Martha Defoe had mixed emotions Friday when the man who murdered her daughter at the old Trinity school in Athens accepted a plea deal that took the death penalty off the table.
During an unexpected plea hearing Friday at the Limestone County Courthouse, Lamar Anderson, 48, of Athens, accepted the district attorney's offer to downgrade his charge from capital murder to murder in exchange for a guilty plea. Although Anderson received a life sentence, he will be eligible for parole in a decade or so. However, it would be up to a parole board whether to grant it.
“He now has life, and I have every intention of making it the hardest life it can be,” the Athens mother told The News Courier. “I don’t intend for him to forget what he has taken from me and my family until I quit breathing. If he gets the mail (in prison) and sees who it is from, he may not open it but he’s going to see we haven’t forgotten.

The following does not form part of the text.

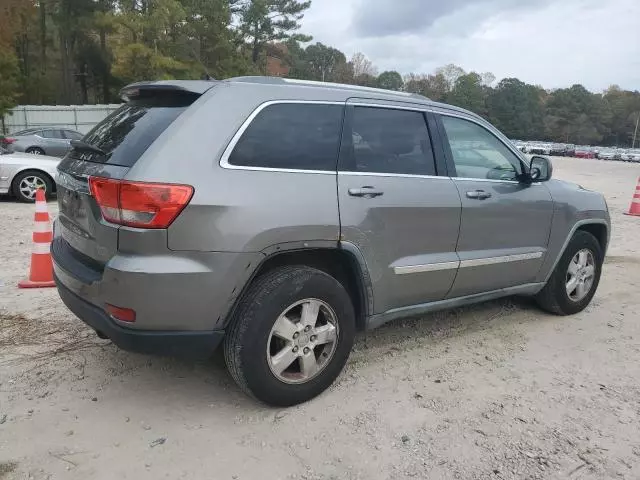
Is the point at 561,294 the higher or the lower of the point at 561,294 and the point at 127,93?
the lower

He mentally terrorized her and did not seem to care about it, so why should we care about mentally terrorizing him?”
Anderson was formally charged in 2012 with capital murder, burglary and violating a protection order in connection with the March 2011 murder of his estranged girlfriend, 26-year-old Wendy Defoe, also known as Wendy Defoe Bond. Anderson's case had been set for trial Aug. 26. However, in a pre-trial hearing, counsel for Anderson – including Harlan Mitchell and Kristi Valls — challenged the indictment on capital murder-burglary due to a change in the law regarding the legal definition of a building, District Attorney Brian Jones said.
Could not prove burglary
To commit the crime of second-degree burglary, Jones said an individual must knowingly enter or remain unlawfully in a building with the intent to commit a crime inside the building while armed with a weapon. Alabama defines a building as any structure that may be entered and used for business, public use, lodging or the storage of goods, he said. After Anderson was indicted, the Alabama Court of Criminal Appeals issued two alternative opinions as to the legal definition of a building, Jones said.
“The Trinity School building, owned by the Athens Limestone Community Association, was, at the time of the crime, and is, currently, empty and in a state of great disrepair,” Jones said. “At the time of the crime, the only piece of furniture contained within the building was one desk where the body of Defoe was discovered.”

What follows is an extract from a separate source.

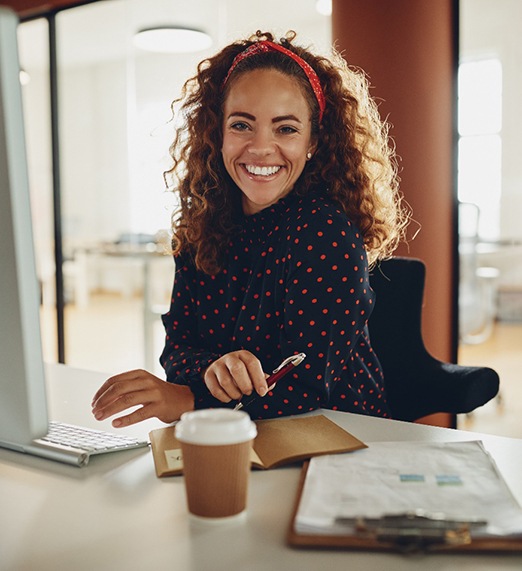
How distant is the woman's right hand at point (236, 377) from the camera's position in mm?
1068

The Court of Appeals ruled that a building that is empty and in a state of disrepair must be used for storage or the structure itself cannot be considered a building under state law.
Circuit Judge Robert Baker had ruled Monday during a motion hearing that the school building where Defoe was killed was a building because something was stored there. However, the judge left the question open to address later.
Jones said Friday, “in light of the ruling of the Court of Appeals, the issue of capital murder in this case was going to be decided by one desk sitting in the empty Trinity school building.
“While Athens Police Department and my office have worked countless hours to put Lamar Anderson on death row, we cannot take the chance that the appellate courts of this state would find that one desk sitting in a dilapidated and empty structure is not sufficient storage to constitute a building. Such an outcome would reverse a capital murder conviction and could potentially turn a murderer free. As such, and after consultation with the family, Lamar Wallace Anderson pleaded guilty to murder and received a life sentence.”